The answer is "yes" if you define $\Omega^*=\exp_p(B_R(0))$ for $R$ chosen so that $|\Omega| = |\Omega^*|$. Of course, $R$ could be larger than the injectivity radius, but no worries.
To see that you can choose such an $R$, note that $R\mapsto\exp_p(B_R(0))$ forms an exhaustion of your manifold by the complete, connected hypothesis (in fact you could probably drop compact in exchange for just requiring complete and $|\Omega| < \infty$).
Now, to prove your identity we may use the co-area formula to write (using that $|\nabla r|=1$ almost everywhere) $$ \int_\Omega f(r) dV= \int_0^\infty f(s) Area(\{r=s\}\cap\Omega) ds $$ and $$ \int_{\Omega^*} f(r) dV= \int_0^\infty f(s) Area(\{r=s\}\cap\Omega^*) ds $$ Define $\varphi(s):=Area(\{r=s\}\cap\Omega^*)-Area(\{r=s\}\cap\Omega)$. The co-area formula applied again gives that $\int_0^\infty \varphi(s) ds = 0$. Also, by construction $\varphi(s) \geq 0$ for $s\leq R$ and $\varphi(s) \leq 0$ for $s \geq R$.

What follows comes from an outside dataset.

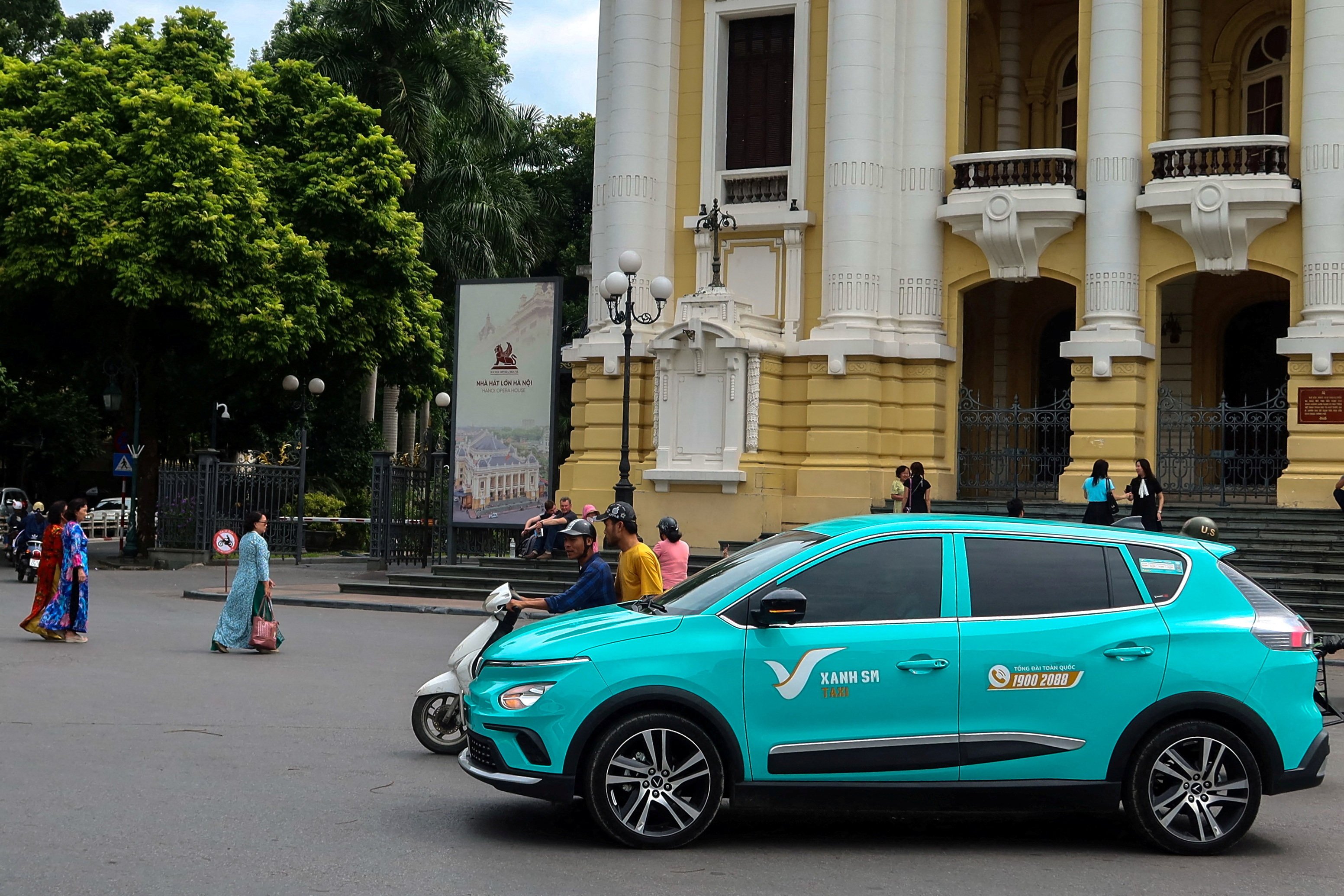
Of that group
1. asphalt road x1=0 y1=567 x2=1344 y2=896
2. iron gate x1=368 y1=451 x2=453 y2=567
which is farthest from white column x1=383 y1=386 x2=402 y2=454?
asphalt road x1=0 y1=567 x2=1344 y2=896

Thus, subtracting the above identities gives $$ \int_{\Omega^*} f(r) dV-\int_\Omega f(r) dV= \int_0^\infty f(s) \varphi(s) ds $$ $$ = \int_0^R f(s) \varphi(s)ds + \int_R^\infty f(s)\varphi(s) ds $$ $$ \geq f(R) \int_0^R\varphi(s)ds + f(R) \int_R^\infty \varphi(s) ds = 0. $$
There seems to be some confusion about the application of the co-area formula. The co-area formula holds for Lipschitz functions on a manifold. This was first proved by Federer, see Theorem 3.1 here. This reference may be difficult to follow. A more readable discussion can be found in Krantz and Parks's book "Geometric Integration Theory," see Theorem 5.4.8 and the preceding discussion.